Pelapor, Gimson Antoni Hisar Siallagan, mengungkapkan bahwa peristiwa tersebut diduga terjadi sehari setelah berita mengenai TBM diterbitkan. Saat melintas di wilayah Nagori Pulau Bayu, Kecamatan Huta Bayu Raja, Kabupaten Simalungun, dirinya mengaku dihentikan oleh oknum Askep yang kemudian diduga melontarkan sejumlah pernyataan yang dianggap sebagai ancaman terhadap keselamatannya.

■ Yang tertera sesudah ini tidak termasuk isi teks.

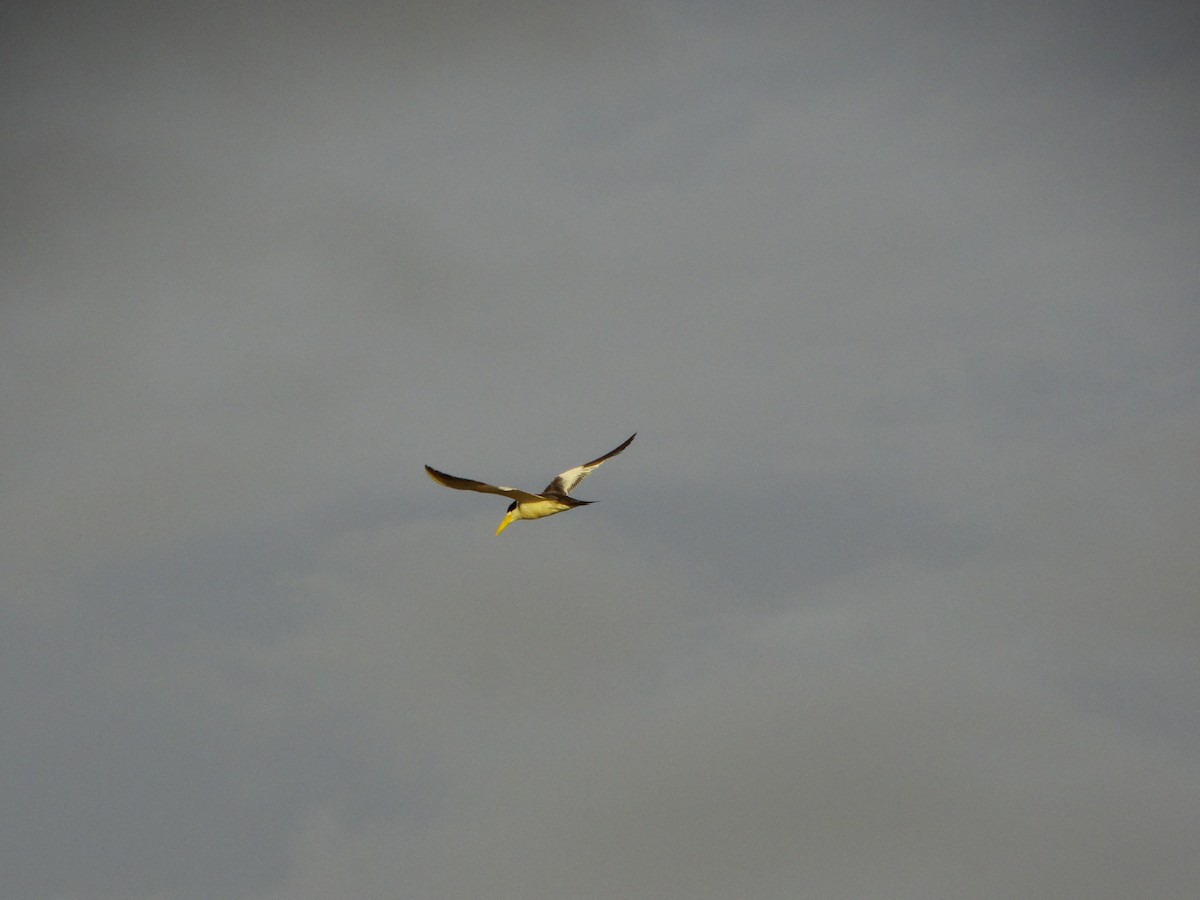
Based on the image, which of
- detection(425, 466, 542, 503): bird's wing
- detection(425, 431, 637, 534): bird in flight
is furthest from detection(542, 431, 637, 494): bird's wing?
detection(425, 466, 542, 503): bird's wing

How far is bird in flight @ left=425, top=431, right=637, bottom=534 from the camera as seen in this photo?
5050 cm

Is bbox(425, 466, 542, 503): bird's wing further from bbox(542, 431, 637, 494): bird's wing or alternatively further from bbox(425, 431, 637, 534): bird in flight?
bbox(542, 431, 637, 494): bird's wing

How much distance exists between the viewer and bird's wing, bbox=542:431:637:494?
61625mm

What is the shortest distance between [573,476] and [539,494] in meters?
3.99

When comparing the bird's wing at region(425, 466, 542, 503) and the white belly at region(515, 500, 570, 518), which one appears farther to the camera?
the white belly at region(515, 500, 570, 518)

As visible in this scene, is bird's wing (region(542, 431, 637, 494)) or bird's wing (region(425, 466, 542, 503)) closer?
bird's wing (region(425, 466, 542, 503))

Menurut pelapor, pernyataan tersebut berkaitan dengan pemberitaan yang sebelumnya dipublikasikan. Akibat kejadian itu, ia mengaku merasa terancam dan keberatan karena dugaan tindakan tersebut dinilai berkaitan dengan aktivitas jurnalistik yang dijamin dan dilindungi oleh undang-undang.

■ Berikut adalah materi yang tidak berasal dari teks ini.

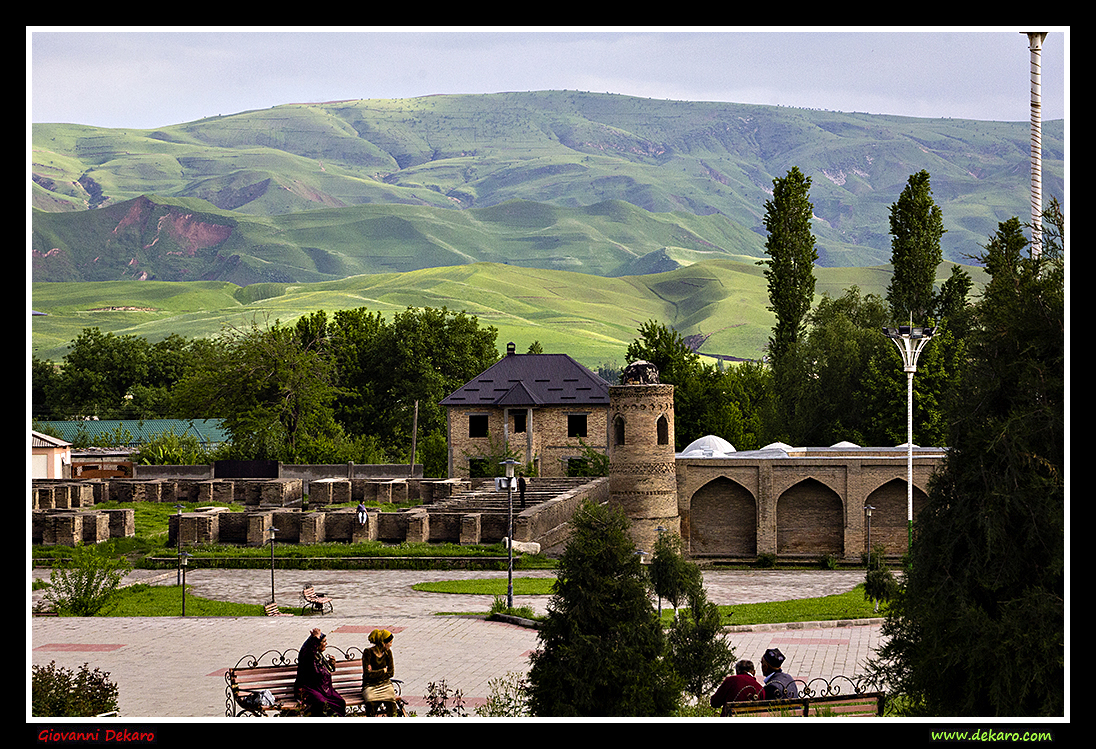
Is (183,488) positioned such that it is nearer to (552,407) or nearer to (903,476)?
(552,407)

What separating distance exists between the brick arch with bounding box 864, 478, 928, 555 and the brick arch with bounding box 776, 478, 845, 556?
1.16 meters

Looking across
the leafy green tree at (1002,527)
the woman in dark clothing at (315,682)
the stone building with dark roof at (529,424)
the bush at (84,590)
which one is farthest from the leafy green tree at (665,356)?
the leafy green tree at (1002,527)

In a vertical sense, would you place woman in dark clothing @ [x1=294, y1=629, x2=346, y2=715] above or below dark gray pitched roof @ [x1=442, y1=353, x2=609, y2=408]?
below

Ketua DPC Pro Jurnalismedia Siber (PJS) Kabupaten Simalungun, B. Panjaitan, menegaskan bahwa laporan ke kepolisian bukan hanya bertujuan mencari keadilan bagi korban, tetapi juga sebagai bentuk komitmen menjaga kemerdekaan pers dan kebebasan wartawan dalam menjalankan tugas profesinya.

Menurutnya, apabila terdapat pihak yang merasa dirugikan akibat suatu pemberitaan, mekanisme penyelesaiannya telah diatur secara jelas dalam Undang-Undang Nomor 40 Tahun 1999 tentang Pers melalui hak jawab dan hak koreksi.

“Undang-Undang Pers telah memberikan ruang yang jelas bagi pihak yang keberatan terhadap pemberitaan. Penyelesaian sengketa pers seharusnya dilakukan melalui hak jawab dan hak koreksi, bukan dengan tindakan yang dapat ditafsirkan sebagai intimidasi atau ancaman terhadap wartawan,” tegas B. Panjaitan.

Ia menambahkan, Pasal 4 ayat (1) Undang-Undang Nomor 40 Tahun 1999 tentang Pers secara tegas menyatakan bahwa kemerdekaan pers dijamin sebagai hak asasi warga negara.

Sementara Pasal 8 UU Pers menegaskan bahwa wartawan memperoleh perlindungan hukum dalam menjalankan profesinya.

Dalam laporannya, pelapor juga menyinggung Pasal 18 ayat (1) Undang-Undang Nomor 40 Tahun 1999 tentang Pers yang menyebutkan bahwa setiap orang yang secara melawan hukum dengan sengaja menghambat atau menghalangi pelaksanaan kemerdekaan pers dapat dipidana dengan ancaman penjara paling lama dua tahun atau denda paling banyak Rp500 juta.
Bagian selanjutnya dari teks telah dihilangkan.